§ **TASK**: Please reproduce word for word the lines of the listing below, starting at the line containing "How much distance exists" and ending at the line containing "494 millimetres", both included.

☆ ☆ ☆ ☆ ☆

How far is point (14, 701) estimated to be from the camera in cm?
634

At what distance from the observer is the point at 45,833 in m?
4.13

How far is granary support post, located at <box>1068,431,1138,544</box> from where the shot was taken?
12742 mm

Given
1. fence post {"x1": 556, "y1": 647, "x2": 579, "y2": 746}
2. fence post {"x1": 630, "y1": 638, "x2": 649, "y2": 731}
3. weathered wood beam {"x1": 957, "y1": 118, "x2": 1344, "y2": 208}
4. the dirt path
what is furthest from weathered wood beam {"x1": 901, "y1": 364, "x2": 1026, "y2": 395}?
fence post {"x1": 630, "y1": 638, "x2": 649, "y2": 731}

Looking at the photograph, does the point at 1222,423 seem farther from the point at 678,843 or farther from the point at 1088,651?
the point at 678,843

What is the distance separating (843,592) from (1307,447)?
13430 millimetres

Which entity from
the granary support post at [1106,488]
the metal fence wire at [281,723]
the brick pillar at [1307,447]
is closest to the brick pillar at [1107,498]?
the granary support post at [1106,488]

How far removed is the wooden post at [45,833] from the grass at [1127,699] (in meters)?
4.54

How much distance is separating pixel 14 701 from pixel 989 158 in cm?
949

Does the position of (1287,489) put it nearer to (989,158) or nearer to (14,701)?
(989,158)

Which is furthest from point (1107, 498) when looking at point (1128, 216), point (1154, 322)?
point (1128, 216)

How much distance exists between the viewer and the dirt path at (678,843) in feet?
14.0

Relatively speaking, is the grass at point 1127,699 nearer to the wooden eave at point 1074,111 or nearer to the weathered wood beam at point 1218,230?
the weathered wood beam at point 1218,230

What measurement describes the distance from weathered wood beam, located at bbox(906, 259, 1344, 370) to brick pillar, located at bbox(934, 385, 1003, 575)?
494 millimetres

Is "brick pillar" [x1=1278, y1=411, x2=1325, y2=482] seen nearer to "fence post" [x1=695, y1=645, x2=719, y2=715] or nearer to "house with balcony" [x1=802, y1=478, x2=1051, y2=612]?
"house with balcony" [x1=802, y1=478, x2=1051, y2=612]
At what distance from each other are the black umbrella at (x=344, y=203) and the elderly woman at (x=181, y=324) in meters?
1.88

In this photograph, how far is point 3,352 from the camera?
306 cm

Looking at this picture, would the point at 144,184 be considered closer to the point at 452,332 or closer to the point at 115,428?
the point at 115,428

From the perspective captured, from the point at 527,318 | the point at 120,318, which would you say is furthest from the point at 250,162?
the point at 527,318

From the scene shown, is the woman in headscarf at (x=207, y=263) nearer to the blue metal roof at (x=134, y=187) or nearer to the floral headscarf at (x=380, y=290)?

☆ ☆ ☆ ☆ ☆

§ **THE RESPONSE**:
How much distance exists between the viewer and the dirt path at (678,843) in feet?
14.0

Relatively speaking, is the grass at point 1127,699 nearer to the wooden eave at point 1074,111 or nearer to the weathered wood beam at point 1218,230?
the weathered wood beam at point 1218,230

What measurement describes the distance from weathered wood beam, located at bbox(906, 259, 1344, 370) to brick pillar, located at bbox(934, 385, 1003, 575)?
494 millimetres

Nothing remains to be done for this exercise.